ITT analyses based on the original allocation to intervention vs control arms, ensuring comparability between the two - doesn’t allow for participants dropping out, switching groups etc.

per-protocol analysis only included participants that actually received the intervention/placebo “per protocol” (as planned at the start of the study)

83
Q

what is the aim of primary prevention?

A

to stop an outcome developing - either by preventing or reducing exposure to a risk factor

84
Q

what is the aim of secondary prevention?

A

to interrupt progression from early to mid-stage of the outcome.

achieved by early detection and prompt treatment.

85
Q

what is the aim of tertiary prevention?

A

to reduce complications or severity/disability from an existing disease/outcome, by offering appropriate treatments and interventions

86
Q

explain the difference between screening and diagnosis

A

screening aims to identify small numbers of individuals at high risk of an outcome, whereas diagnosis is used to confirm the outcome

87
Q

what two measures tell you the validity of a screening programme?

A

sensitivity and specificity

88
Q

define sensitivity

A

the proportion of those who truly have the condition who are correctly identified

89
Q

how do you calculate sensitivity?

A

true positives / total no. individuals with the condition

90
Q

define specificity

A

the proportion of those who truly do no have the condition who are correctly identified

91
Q

how do you calculate specificity?

A

true negatives / total no. individuals without the condition

92
Q

how do you calculate PPV?

A

TP / TP+FP

93
Q

how do you calculate NPV?

A

TN / TN+FN

94
Q

what is positive predictive value?

A

proportion of positive test results that are correct

95
Q

what is negative predictive value?

A

proportion of negative test results that are correct

96
Q

explain lead time bias

A

this can occur when screening identifies an outcome earlier than it would otherwise have been identified, but doesn’t actually impact the outcome

survival time appears longer, but in actuality it’s the same, cases are just detected earlier

97
Q

explain length time bias

A

can occur for outcomes with longer latent periods - length time bias makes screening appear to improve outcomes, but actually the screening is just picking up slow progressing conditions that would have always had a better prognosis than a rapidly progressive, more severe case of the disease

98
Q

define bias

A

a systematic error that leads to an incorrect measure of association

99
Q

define confounding

A

when an apparent association between an exposure and an outcome is actually the result of another factor (a confounder).
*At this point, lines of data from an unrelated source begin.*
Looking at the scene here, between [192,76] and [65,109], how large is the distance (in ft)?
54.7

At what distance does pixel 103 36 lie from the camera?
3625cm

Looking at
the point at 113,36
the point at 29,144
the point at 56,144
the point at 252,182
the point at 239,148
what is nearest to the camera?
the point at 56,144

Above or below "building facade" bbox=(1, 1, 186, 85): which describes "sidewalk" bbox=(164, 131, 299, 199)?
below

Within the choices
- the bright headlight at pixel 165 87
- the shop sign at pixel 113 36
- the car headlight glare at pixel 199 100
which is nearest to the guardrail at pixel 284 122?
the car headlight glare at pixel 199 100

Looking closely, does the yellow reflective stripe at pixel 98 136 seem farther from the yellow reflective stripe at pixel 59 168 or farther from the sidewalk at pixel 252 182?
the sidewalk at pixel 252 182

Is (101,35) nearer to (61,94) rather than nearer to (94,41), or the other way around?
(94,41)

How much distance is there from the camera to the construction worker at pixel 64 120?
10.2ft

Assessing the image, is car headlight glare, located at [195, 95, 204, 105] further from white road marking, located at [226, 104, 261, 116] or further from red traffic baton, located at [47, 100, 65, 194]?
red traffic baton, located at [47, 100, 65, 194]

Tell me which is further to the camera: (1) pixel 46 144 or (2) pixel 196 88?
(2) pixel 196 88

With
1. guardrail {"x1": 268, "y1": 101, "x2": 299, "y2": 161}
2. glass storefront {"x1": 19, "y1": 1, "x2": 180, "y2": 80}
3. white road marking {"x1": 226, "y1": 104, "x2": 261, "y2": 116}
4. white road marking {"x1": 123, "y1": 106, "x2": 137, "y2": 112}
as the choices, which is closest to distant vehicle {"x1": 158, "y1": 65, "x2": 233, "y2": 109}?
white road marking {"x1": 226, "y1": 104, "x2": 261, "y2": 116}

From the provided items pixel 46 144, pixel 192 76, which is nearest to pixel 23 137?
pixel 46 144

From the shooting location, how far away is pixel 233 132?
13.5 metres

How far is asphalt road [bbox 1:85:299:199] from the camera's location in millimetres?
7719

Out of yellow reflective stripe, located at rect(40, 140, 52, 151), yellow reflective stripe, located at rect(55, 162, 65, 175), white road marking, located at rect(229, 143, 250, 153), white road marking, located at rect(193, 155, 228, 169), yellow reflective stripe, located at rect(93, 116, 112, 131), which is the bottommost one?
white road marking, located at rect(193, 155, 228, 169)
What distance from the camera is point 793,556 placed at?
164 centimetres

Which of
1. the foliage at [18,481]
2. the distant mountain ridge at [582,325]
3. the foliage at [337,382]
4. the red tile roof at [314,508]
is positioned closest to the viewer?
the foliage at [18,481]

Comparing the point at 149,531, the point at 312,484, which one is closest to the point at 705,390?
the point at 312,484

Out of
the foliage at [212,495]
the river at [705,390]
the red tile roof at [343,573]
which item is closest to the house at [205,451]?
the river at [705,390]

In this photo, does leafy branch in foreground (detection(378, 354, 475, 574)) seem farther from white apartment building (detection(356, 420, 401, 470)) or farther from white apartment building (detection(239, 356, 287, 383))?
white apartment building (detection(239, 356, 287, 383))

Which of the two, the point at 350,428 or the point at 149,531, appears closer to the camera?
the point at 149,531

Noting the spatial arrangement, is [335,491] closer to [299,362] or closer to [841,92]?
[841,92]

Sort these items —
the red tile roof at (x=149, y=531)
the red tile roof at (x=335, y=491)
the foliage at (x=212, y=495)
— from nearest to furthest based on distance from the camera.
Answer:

confounding factors are independently associated with both the exposure and the outcome, but do not lie on the causal pathway.

100
Q

what are the three ways of avoiding confounding effects when designing a study?

A
  1. randomisation - of individuals to either exposure or control groups
  2. restriction - limits the study to people who are similar in relation to the confounder, although this can reduce generalisability
  3. matching - selects the two comparison groups to have the same distribution of potential confounders (mostly relevant for case-control studies)
101
Q

what are the two ways of controlling for confounding during analysis?

A

stratification and statistical modelling (e.g. regression analysis)

102
Q

what are the 9 Bradford-Hill criteria for determining causality?

A
  1. strength (of the association)
  2. consistency (reliability of results)
  3. temporality (does the exposure come before the outcome?)
  4. dose-response (does increased exposure lead to increased outcome)
  5. plausibility (is there a reasonable biological mechanism?)
  6. reversibility (does an intervention to remove/reduce exposure result in elimination/reduction of the outcome?)
  7. coherence (is there a logical consistency with other available info?)
  8. analogy (is there a similarity with other established cause-effect relationships?)
  9. specificity (is the relationship specific to the outcome of interest?)